Nations target by Lazarus Group

• Mustang Panda: Mustang Panda is a China-based cyber espionage threat actor that was first observed in 2017 but may have been conducting operations since at least 2014. Mustang Panda has targeted government entities, non-profits, religious, and other non-governmental organizations in the U.S., Germany, Mongolia, Myanmar, Pakistan, and Vietnam, among others.

• SideWinder: Sidewinder is a suspected Indian threat actor group that has been active since at least 2012. They have been observed targeting government, military, and business entities throughout Asia, primarily focusing on Pakistan, China, Nepal, and Afghanistan.

• APT37: APT37 is a North Korean state-sponsored cyber espionage group that has been active since at least 2012. The group has targeted victims primarily in South Korea, but also in Japan, Vietnam, Russia, Nepal, China, India, Romania, Kuwait, and other parts of the Middle East. APT37 has also been linked to the following campaigns between 2016-2018: Operation Daybreak, Operation Erebus, Golden Time, Evil New Year, Are you Happy?, FreeMilk, North Korean Human Rights, and Evil New Year 2018

Initial Infection

The process by which cyber-attack is carried out can be described as the life cycle. The initial reconnaissance is the crucial to determine whether the cyber- attack will be successful or not. Human is the weakest link in the security, and social engineering is the first choice of the Advance Persistence Threat Actor. Threat actors like Lazarus group, Mustang Panda, Sidewinder use the spear phishing techniques. Mustang Panda compromise the target with the help of weaponized PDF and word documents that drops via spear-phishing email with VBScript embedded in the “.lnk”. Lazarus group used the similar method. They study the publicly available information about the target and sent phishing email that either had a malicious Word document attached or a link to one hosted on a remote server.
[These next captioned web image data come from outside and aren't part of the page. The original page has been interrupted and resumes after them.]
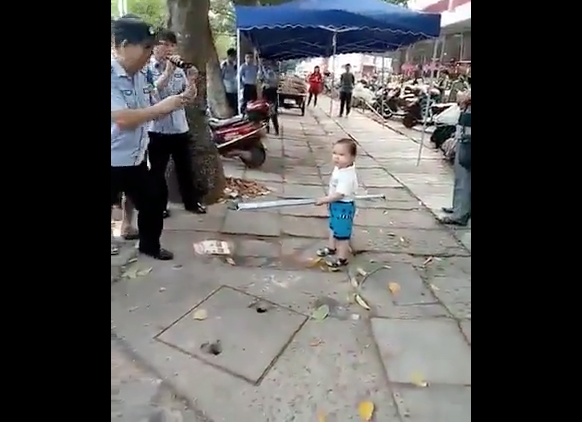  (Video) Conmueve niño chino que usa un tubo para proteger a su abuela de agentes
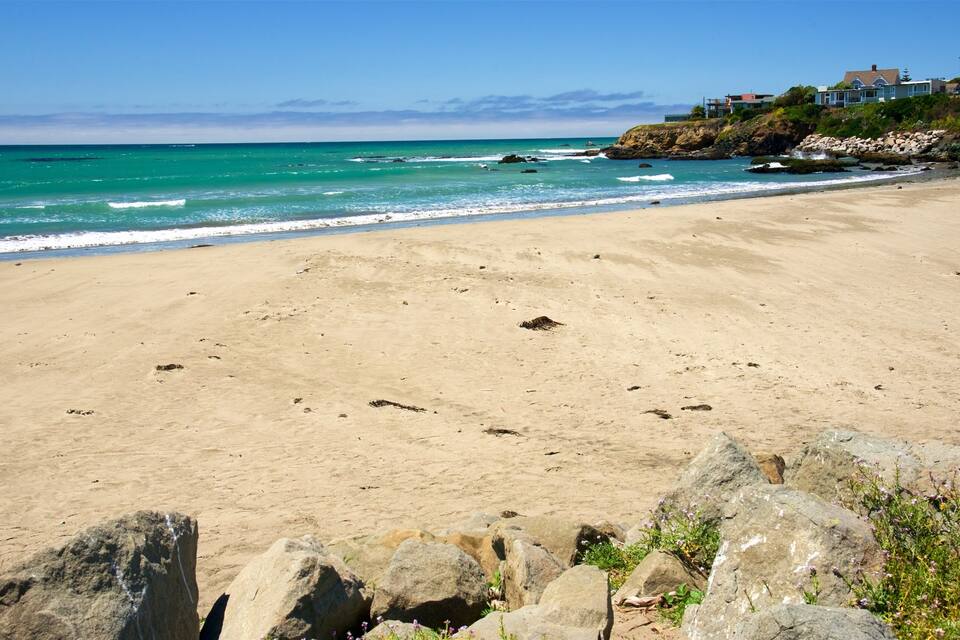 A sandy beach with waves, rocks, and houses on a cliff.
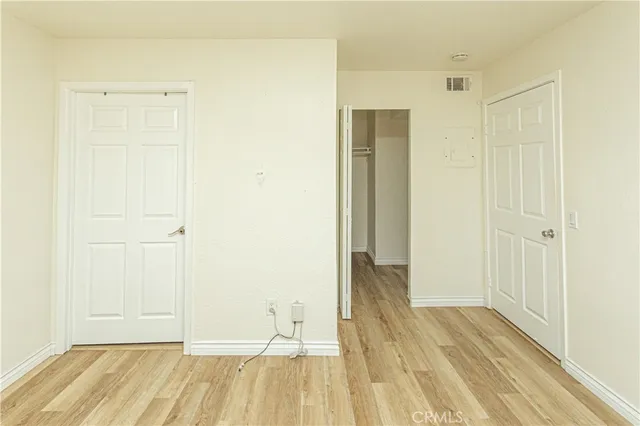 a view of a room with wooden floor and a bathroom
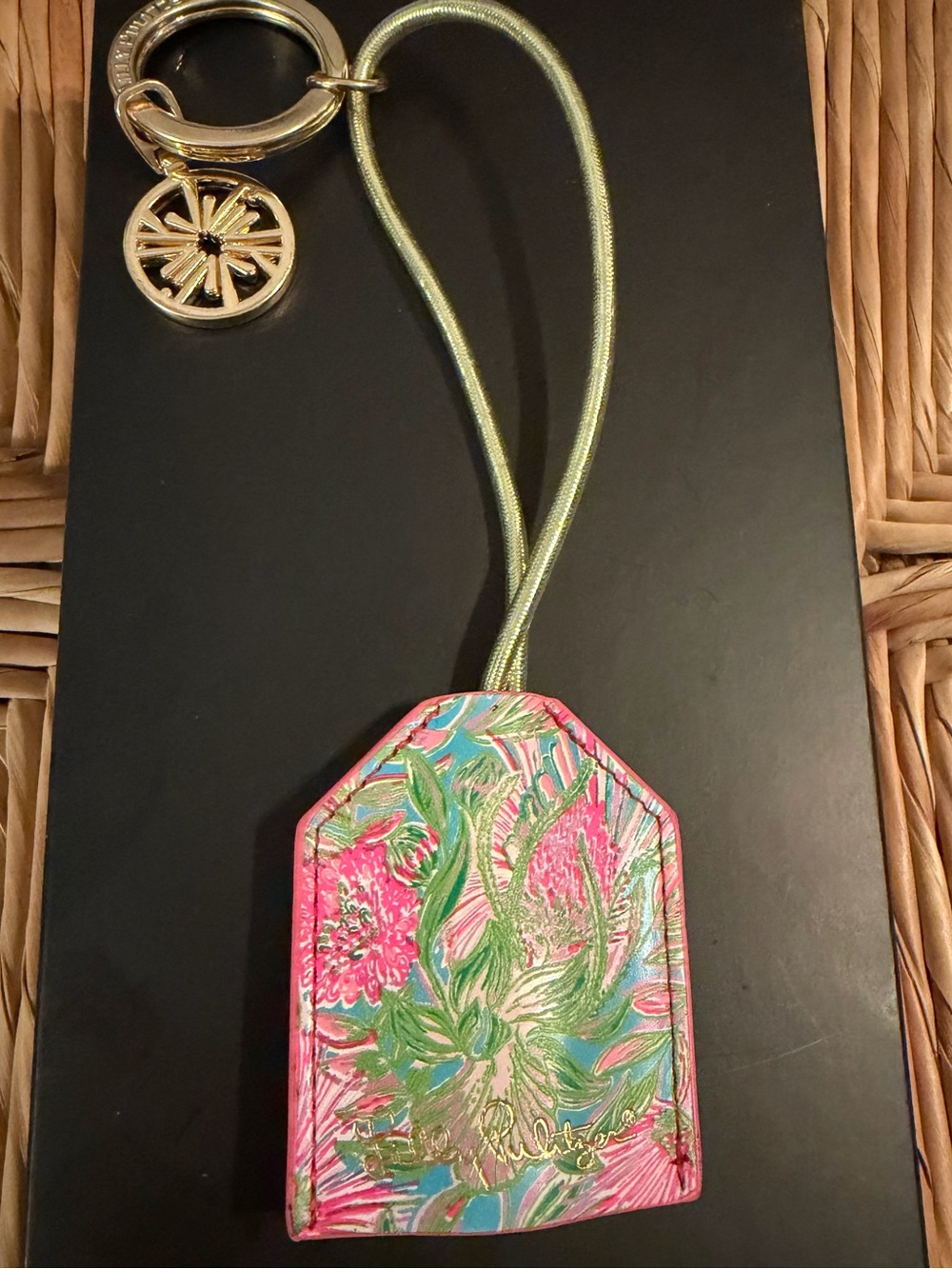Lily Pulitzer keychain with hidden dual chargers
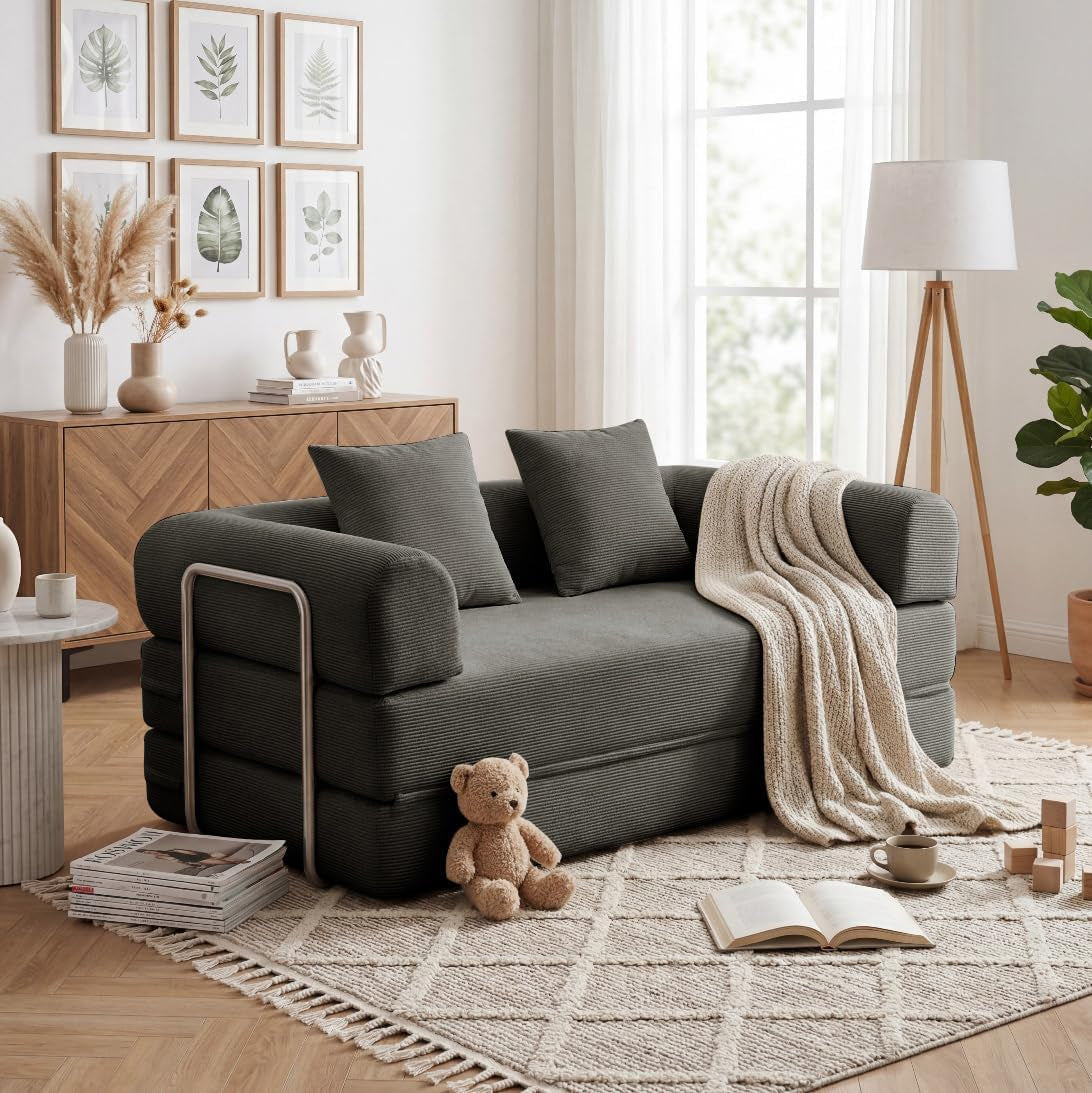 Side/front view of a dark charcoal corduroy convertible sofa with metal side rails and throw blanket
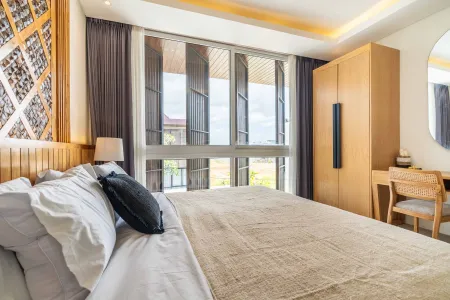 Spacious tropical bedroom with king bed, wooden wardrobe, desk, and large sliding windows overlooking lush greenery.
Phishing email sent by lazarus group

Preventive measure

• Multi-Factor Authentication:  Organizations can implement multi-factor authentication protocols to prevent attacks. MFA systems function as core elements of identity and access management models. 
• Raise fraud awareness:  Provide employees with greater levels of education surrounding financial fraud. Corporate accounts can be taken over, employees’ desktops can be accessed remotely, and ransomware represents a very clear and present risk
• Implement Logging and Monitoring: Logging and monitoring are essential to ensuring a business can react quickly and effectively to security incidents. It provides an auditable trail which can be used by your security team to assess the situation and isolate the cause
• Create Disaster Recover: In the event of a disaster be it caused by environmental factors, a security breach or anything which may prevent your business from performing its day-to-day business needs, consider what procedures or redundancy you have in place as an organization to prevent downtime and continue conducting business Plan
• Zero-trust network model:  While zero-trust has existed for quite some time by now, not all organizations have adopted it. Layering zero-trust policies into your security architecture can limit liabilities in the event of a network intrusion
• Email Security: Email is the most common attack vectors. Implantation of email security solution such as Email-security gateway, DMARC, SPF prevents the unauthorized access and impersonations attacks.
• Timely update of the software: Multiple vulnerabilities are reported on daily basis by the security researcher all around the world. Patch is released by the vendors. Timely update will apply patches and reduces the risk of cyber-attack.